#### EXERCISE AIM
Transcribe exactly the line containing "quan$^7$ | 0 | 0 |" and each line after it, through the end of the entries, with nothing before or after.

#### RECORDS SHOWN
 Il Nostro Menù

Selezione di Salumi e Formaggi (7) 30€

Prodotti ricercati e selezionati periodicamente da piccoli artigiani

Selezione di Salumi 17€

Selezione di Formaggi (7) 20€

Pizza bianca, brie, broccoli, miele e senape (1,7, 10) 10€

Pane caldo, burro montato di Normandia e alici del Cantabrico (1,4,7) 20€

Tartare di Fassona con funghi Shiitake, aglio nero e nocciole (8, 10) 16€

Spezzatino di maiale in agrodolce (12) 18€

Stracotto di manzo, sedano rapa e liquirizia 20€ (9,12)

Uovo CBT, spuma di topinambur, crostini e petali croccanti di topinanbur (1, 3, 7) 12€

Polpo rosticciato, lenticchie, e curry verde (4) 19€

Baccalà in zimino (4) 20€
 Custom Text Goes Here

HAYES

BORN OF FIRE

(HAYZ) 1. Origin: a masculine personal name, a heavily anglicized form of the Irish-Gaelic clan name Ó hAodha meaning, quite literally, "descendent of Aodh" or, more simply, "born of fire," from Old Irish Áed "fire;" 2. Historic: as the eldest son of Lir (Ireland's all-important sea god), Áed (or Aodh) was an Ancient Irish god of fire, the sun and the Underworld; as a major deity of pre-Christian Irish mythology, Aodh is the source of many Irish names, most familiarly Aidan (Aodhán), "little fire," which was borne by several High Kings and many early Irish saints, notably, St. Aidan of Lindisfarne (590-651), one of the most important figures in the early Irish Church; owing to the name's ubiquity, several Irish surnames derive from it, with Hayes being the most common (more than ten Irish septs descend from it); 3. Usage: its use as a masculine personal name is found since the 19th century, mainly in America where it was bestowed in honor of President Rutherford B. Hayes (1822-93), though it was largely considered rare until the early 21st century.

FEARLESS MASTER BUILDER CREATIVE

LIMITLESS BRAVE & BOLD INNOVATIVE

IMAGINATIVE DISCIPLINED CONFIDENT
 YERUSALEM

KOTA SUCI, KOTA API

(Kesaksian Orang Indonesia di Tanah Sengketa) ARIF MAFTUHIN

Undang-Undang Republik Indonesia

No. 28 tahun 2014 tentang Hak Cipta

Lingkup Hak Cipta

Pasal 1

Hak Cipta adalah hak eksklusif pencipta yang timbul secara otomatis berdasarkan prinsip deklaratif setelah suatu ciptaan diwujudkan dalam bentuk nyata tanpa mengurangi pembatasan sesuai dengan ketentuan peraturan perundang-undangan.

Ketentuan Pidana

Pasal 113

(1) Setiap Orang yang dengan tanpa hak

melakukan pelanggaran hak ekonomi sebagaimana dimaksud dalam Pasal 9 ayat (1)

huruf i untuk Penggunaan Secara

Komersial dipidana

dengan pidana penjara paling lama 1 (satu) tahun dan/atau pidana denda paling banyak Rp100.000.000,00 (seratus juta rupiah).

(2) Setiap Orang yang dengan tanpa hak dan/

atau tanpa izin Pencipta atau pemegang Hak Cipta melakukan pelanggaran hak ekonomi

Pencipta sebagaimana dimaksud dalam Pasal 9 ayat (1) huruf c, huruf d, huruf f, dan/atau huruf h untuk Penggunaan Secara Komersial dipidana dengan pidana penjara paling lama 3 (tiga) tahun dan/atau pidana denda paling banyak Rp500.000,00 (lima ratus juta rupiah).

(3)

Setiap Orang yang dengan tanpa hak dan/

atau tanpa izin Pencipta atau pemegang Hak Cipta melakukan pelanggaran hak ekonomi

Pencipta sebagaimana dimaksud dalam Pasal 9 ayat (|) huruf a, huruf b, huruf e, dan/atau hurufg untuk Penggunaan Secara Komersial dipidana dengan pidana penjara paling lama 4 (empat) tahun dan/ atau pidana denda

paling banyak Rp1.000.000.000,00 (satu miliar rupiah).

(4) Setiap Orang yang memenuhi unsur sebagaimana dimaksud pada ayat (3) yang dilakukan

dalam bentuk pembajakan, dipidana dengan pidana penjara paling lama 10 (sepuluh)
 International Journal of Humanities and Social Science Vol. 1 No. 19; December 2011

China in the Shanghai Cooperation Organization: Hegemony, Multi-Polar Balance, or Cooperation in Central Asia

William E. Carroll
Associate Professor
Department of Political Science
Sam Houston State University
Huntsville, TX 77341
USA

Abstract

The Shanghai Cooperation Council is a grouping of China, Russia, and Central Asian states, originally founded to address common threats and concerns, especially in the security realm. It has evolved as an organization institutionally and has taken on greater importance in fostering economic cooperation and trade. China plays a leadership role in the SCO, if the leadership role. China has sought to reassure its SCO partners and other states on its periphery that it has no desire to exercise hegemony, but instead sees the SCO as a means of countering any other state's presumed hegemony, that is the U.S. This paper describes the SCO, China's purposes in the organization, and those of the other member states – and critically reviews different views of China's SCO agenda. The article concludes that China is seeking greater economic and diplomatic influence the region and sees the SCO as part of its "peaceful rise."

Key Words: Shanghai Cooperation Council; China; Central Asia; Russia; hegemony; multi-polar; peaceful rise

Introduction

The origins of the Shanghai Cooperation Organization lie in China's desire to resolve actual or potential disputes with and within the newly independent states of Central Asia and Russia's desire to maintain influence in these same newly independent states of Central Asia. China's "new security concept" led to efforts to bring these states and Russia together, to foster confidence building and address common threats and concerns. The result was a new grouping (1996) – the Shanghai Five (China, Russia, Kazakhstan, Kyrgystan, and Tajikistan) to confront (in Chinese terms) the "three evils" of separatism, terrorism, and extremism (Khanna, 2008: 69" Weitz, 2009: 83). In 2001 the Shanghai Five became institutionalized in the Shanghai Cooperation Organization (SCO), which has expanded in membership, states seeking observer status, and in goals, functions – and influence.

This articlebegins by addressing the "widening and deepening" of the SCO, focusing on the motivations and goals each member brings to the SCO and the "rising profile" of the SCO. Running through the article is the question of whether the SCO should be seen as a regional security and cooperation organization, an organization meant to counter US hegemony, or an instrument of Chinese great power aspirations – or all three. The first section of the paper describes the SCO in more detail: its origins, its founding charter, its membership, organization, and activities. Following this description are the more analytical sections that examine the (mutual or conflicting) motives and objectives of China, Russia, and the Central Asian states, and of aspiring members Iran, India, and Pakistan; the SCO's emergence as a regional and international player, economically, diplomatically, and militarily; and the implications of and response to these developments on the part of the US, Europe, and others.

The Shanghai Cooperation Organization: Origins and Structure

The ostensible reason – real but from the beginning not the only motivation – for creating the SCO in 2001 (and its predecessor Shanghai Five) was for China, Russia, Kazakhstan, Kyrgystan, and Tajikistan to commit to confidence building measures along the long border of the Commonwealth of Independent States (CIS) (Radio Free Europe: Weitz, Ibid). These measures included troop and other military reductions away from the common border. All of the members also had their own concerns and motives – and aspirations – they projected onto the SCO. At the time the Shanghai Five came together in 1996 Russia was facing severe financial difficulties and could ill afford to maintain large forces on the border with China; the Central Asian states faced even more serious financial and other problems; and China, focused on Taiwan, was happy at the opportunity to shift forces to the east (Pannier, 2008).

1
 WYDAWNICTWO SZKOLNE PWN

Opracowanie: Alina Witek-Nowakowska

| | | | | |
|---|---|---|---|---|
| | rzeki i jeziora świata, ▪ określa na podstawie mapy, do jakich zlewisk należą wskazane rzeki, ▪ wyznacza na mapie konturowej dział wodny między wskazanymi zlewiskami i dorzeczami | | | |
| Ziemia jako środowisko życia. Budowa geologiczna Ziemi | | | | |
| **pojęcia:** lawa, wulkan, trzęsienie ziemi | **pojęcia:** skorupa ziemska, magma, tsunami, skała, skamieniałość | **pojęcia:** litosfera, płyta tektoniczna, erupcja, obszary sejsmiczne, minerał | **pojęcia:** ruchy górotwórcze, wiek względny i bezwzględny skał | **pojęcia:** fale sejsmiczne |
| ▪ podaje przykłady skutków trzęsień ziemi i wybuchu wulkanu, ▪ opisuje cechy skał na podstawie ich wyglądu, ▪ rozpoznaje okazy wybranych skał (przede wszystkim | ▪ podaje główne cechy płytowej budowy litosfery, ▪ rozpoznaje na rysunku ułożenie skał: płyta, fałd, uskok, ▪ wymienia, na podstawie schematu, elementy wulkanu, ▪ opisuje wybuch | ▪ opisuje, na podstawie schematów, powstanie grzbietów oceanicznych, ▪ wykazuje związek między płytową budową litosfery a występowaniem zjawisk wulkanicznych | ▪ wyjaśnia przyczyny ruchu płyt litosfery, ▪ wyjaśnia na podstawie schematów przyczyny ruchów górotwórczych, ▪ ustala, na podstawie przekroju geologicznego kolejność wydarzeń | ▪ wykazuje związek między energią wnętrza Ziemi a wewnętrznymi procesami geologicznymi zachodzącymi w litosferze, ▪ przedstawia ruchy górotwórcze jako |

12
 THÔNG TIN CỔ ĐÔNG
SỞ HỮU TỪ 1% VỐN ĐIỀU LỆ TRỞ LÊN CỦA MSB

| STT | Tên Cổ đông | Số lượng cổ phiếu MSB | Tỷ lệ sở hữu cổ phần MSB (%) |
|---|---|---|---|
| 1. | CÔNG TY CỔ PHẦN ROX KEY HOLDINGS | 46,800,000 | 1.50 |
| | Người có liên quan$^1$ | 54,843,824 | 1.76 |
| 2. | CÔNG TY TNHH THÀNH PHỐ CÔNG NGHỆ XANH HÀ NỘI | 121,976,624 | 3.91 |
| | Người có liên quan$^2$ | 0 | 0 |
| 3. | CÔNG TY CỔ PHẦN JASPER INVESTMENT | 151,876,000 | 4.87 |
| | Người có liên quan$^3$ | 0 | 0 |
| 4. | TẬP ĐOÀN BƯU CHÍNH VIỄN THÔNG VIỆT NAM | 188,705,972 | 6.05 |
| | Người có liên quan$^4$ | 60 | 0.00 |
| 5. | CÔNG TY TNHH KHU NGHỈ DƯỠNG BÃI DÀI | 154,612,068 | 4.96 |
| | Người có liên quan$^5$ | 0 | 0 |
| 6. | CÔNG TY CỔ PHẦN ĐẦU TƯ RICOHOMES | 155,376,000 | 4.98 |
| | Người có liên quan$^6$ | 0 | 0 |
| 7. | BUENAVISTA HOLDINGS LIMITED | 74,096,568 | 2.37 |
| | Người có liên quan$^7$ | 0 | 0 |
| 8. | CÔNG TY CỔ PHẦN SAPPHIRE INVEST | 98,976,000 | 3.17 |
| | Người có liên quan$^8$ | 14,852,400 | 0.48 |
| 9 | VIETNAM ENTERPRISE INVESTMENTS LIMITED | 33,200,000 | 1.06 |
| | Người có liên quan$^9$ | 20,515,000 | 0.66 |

#### ANSWER SPACE
| | Người có liên quan$^7$ | 0 | 0 |
| 8. | CÔNG TY CỔ PHẦN SAPPHIRE INVEST | 98,976,000 | 3.17 |
| | Người có liên quan$^8$ | 14,852,400 | 0.48 |
| 9 | VIETNAM ENTERPRISE INVESTMENTS LIMITED | 33,200,000 | 1.06 |
| | Người có liên quan$^9$ | 20,515,000 | 0.66 |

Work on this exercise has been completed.